La risposta ministeriale arriva il 29 aprile 2025. Nessuna indagine ispettiva. Nessuna verifica terza. Solo una relazione chiesta al presidente del Tribunale di Chieti, collega diretto del magistrato interessato. Il risultato? “Non sussiste alcuna attività gestoria” e dunque “nessuna incompatibilità disciplinare”. La frase che più colpisce, però, è questa:
“Alla luce dei chiarimenti forniti non sembra potersi ritenere configurabile alcun illecito disciplinare in capo al magistrato cui l’atto parlamentare si riferisce, facendo difetto per l’appunto lo svolgimento di vera e propria attività gestoria da parte del medesimo, nonché elementi concreti da cui poter desumere la compromissione dell’immagine del magistrato e della sua indipendenza.”
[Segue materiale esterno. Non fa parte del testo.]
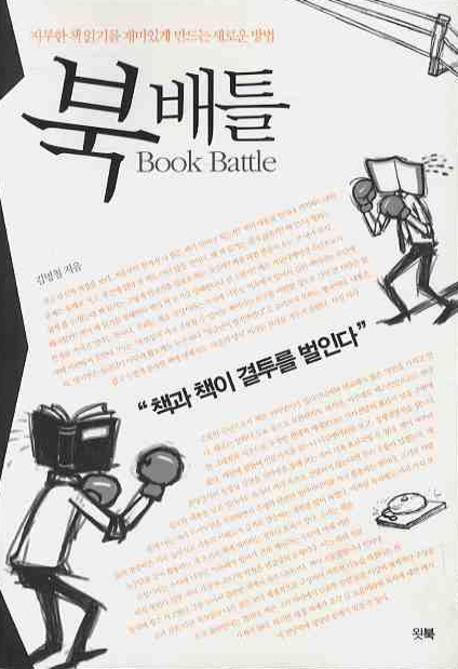 북 배틀 = Book Battle : '책과 책이 결투를 벌인다'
“Non sembra potersi ritenere”.
Una formula incerta, ambigua, come se lo stesso Ministero dubitasse dell’adeguatezza delle proprie verifiche. Ma allora: chi avrebbe dovuto cercare quegli “elementi concreti” se non lo stesso Ministero, magari attraverso un’indagine ispettiva autonoma e non chiedendo lumi a un collega del magistrato coinvolto?
Il contrasto tra la visione del giudice di Campobasso e quella del Ministro Nordio è evidente. Il primo afferma con chiarezza che il divieto per i magistrati di esercitare attività imprenditoriale serve a garantire indipendenza e imparzialità, due prerogative costituzionalmente protette. Il secondo si rifugia in una lettura formalistica: se non c’è gestione diretta, allora non c’è problema.
Ma è proprio questo il nodo della questione: si può parlare di giustizia credibile se ci si limita a ciò che è “formalmente” in regola, senza preoccuparsi della percezione pubblica, della trasparenza, della necessità di evitare qualsiasi dubbio sull’imparzialità di chi giudica?
E ancora: è normale che la società a cui partecipa il magistrato sia dichiarata dal Ministero come “non operante in Abruzzo”, quando la sua sede legale è proprio in provincia di Chieti?
A queste domande lo Stato non ha ancora dato risposte. Ma una risposta l’ha data la giustizia, quella fatta nelle aule dei tribunali, dove un giornalista è stato assolto perché ha raccontato fatti veri, documentati e di interesse pubblico.
Ciò che manca è una vera volontà istituzionale di indagare fino in fondo. Di superare la logica dell’autotutela. Di garantire, soprattutto nei territori più fragili, una giustizia non solo imparziale, ma anche visibilmente indipendente.
Perché legalità non significa legittimità. E perché la fiducia, una volta persa, non si recupera più con le circolari ministeriali.